- TASK SET -
A) Print everything in the mailing-list message about TCP congestion control from "I have a psyhcotic" down to "(tp->snd_cwnd <= tp->snd_wnd)", word for word.
B) Write the next part of the mailing-list message about TCP congestion control, starting after its last line.
··· EXCERPTED TEXT ···
Some questions about the new TCP congestion control code

John Baldwin jhb at freebsd.org
Tue Jan 15 20:27:54 UTC 2013


On Tuesday, January 15, 2013 3:29:51 am Lawrence Stewart wrote:
> Hi John,
> 
> On 01/15/13 08:04, John Baldwin wrote:
> > I was looking at TCP congestion control at work recently and noticed a few 
> 
> Poor you ;)
> 
> > "odd" things in the current code.  First, there is this chunk of code in 
> > cc_ack_received() in tcp_input.c:
> > 
> > static void inline
> > cc_ack_received(struct tcpcb *tp, struct tcphdr *th, uint16_t type)
> > {
> > 	INP_WLOCK_ASSERT(tp->t_inpcb);
> > 
> > 	tp->ccv->bytes_this_ack = BYTES_THIS_ACK(tp, th);
> > 	if (tp->snd_cwnd == min(tp->snd_cwnd, tp->snd_wnd))
> > 		tp->ccv->flags |= CCF_CWND_LIMITED;
> > 	else
> > 		tp->ccv->flags &= ~CCF_CWND_LIMITED;
> > 
> > 
> > Due to hysterical raisins, snd_cwnd and snd_wnd are u_long values, not 
> > integers, so the call to min() results in truncation on 64-bit hosts.
> 
> Good catch, but I don't think it matters in practice as neither snd_cwnd
> or snd_wnd will grow past the 32-bit boundary.

I have a psyhcotic case using cc_cubic where it seems to grow without bound,
though that is a bug in and of itself (and this change did not fix that
issue).  I ended up not using cc_cubic (more below) and haven't been able
to track down the root cause of the delay.  I can probably provide a test case
to reproduce this if you are interested.

> > It should probably be ulmin() instead.  However, this line seems to be a really 
> > obfuscated way to just write:
> > 
> > 	if (tp->snd_cwnd <= tp->snd_wnd)
> 
> You are correct, though I'd argue the meaning of the existing code as
> written is clearer compared to your suggested change.
> 
> > If that is correct, I would vote for changing this to use the much simpler 
> > logic.
> 
> Agreed. While I find the existing code slightly clearer in meaning, it's
> not significant enough to warrant keeping it as is when your suggested
> change is simpler, fixes a bug and achieves the same thing. Happy for
> you to change it or I can do it if you prefer.

I'll leave that to you, thanks.

> > Secondly, in the particular case I was investigating at work (restart of an 
> > idle connnection), the newreno congestion control code in 8.x and later uses a 
> > different algorithm than in 7.  Specifically, in 7 TCP would reuse the same 
> > logic used for an initial cwnd (honoring ss_fltsz).  In 8 this no longer 
> > happens (instead, 2 is hardcoded).  A guess at a possible fix might look 
> > something like this:
> > 
> > Index: cc_newreno.c
> > ===================================================================
> > --- cc_newreno.c	(revision 243660)
··· DATA SHOWN ···
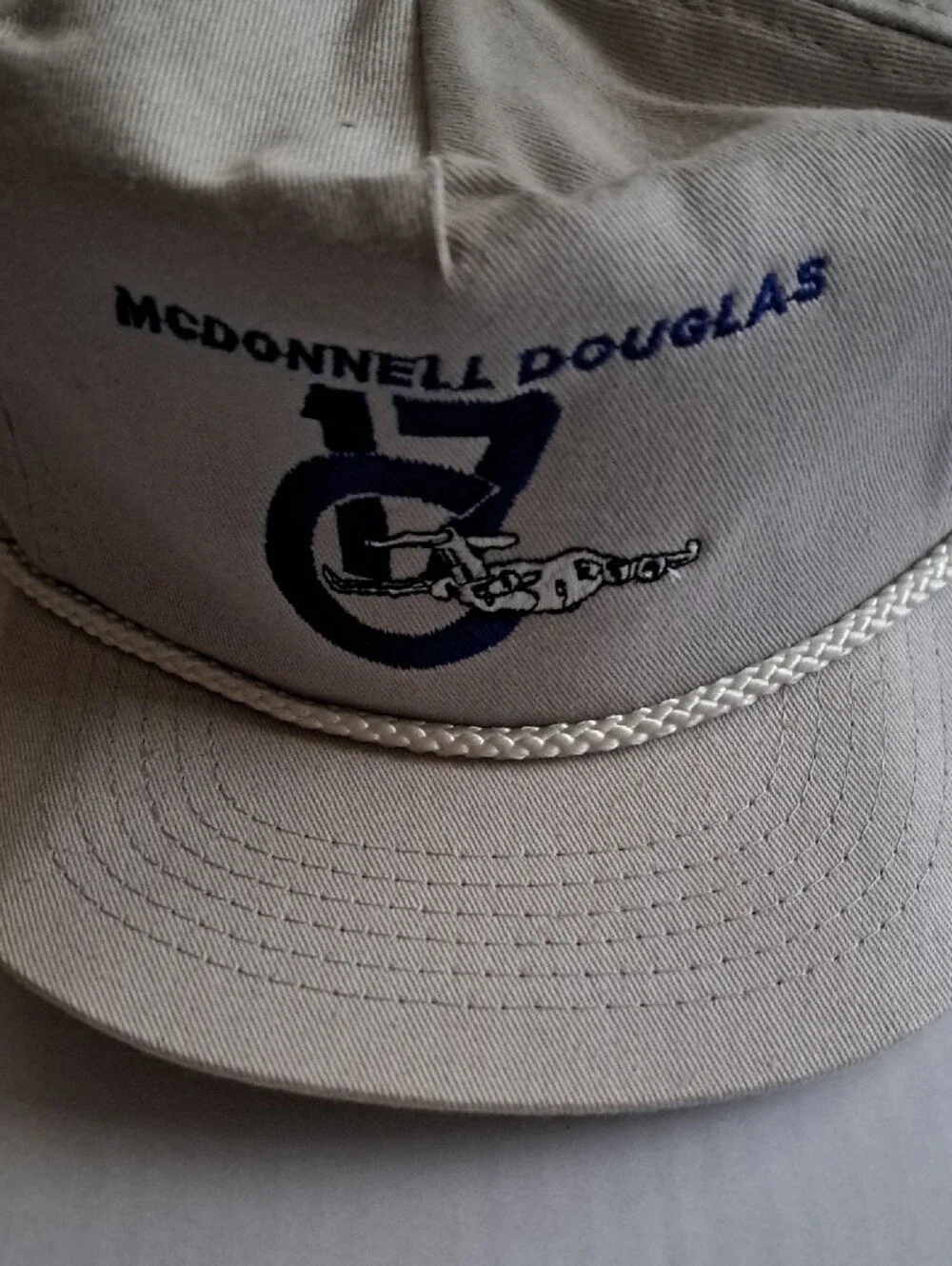 McDonnell Douglas Beige Rope-Trim Baseball Cap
···
- EXERCISE RESULTS -
A)
I have a psyhcotic case using cc_cubic where it seems to grow without bound,
though that is a bug in and of itself (and this change did not fix that
issue).  I ended up not using cc_cubic (more below) and haven't been able
to track down the root cause of the delay.  I can probably provide a test case
to reproduce this if you are interested.

> > It should probably be ulmin() instead.  However, this line seems to be a really 
> > obfuscated way to just write:
> > 
> > 	if (tp->snd_cwnd <= tp->snd_wnd)

B)
> > +++ cc_newreno.c	(working copy)
> > @@ -169,8 +169,21 @@ newreno_after_idle(struct cc_var *ccv)
> >  	if (V_tcp_do_rfc3390)
> >  		rw = min(4 * CCV(ccv, t_maxseg),
> >  		    max(2 * CCV(ccv, t_maxseg), 4380));
> > +#if 1
> >  	else
> >  		rw = CCV(ccv, t_maxseg) * 2;
> > +#else
> > +	/* XXX: This is missing a lot of stuff that used to be in 7. */
> > +#ifdef INET6
> > +	else if ((isipv6 ? in6_localaddr(&CCV(ccv, t_inpcb->in6p_faddr)) :
> > +		in_localaddr(CCV(ccv, t_inpcb->inp_faddr))))
> > +#else
> > +	else if (in_localaddr(CCV(ccv, t_inpcb->inp_faddr)))
> > +#endif
> > +		rw = V_ss_fltsz_local * CCV(ccv, t_maxseg);
> > +	else
> > +		rw = V_ss_fltsz * CCV(ccv, t_maxseg);
> > +#endif
> >  
> >  	CCV(ccv, snd_cwnd) = min(rw, CCV(ccv, snd_cwnd));
> >  }
> > 
> > (But using the #else clause instead of the current #if 1 code).  Was this 
> > change in 8 intentional?
> 
> It was. Unlike connection initialisation which still honours ss_fltsz in
> cc_conn_init(), restarting an idle connection based on ss_fltsz seemed
> particularly dubious and as such was omitted from the refactored code.
> 
> The ultimate goal was to remove the ss_fltsz hack completely and
> implement a smarter mechanism, but that hasn't quite happened yet. The
> removal of ss_fltsz from 10.x without providing a replacement mechanism
> is not ideal and should probably be addressed.
> 
> I'm guessing you're not using rfc3390 because you want to override the
> initial window based on specific local knowledge of the path between
> sender and receiver?

Correct, in 7.x we had cranked ss_fltsz up to a really high number to prevent
the congestion window from collapsing when the connection was idle.  We have
a bit of a unique workload in that we are using TCP to reliably forward a
latency-sensitive datagram stream across a WAN connection with high bandwidth
and high RTT.  Most of congestion control seems tuned to bulk transfers rather
than this sort of use case.  The solution we have settled on here is to add a
new TCP socket option to disable idle handling so that when an idle connection
restarts it keeps its prior congestion window.

One other thing I noticed which is may or may not be odd during this, is that
if you have a connection with TCP_NODELAY enabled and you fill your cwnd and
then you get an ACK back for an earlier small segment (less than MSS), TCP
will not send out a "short" segment for the amount of window space released.
Instead, it will wait until a full MSS of space is available before sending
a packet.  I'm not sure if that is the correct behavior with TCP_NODELAY or
if we should send "short" segments in that case.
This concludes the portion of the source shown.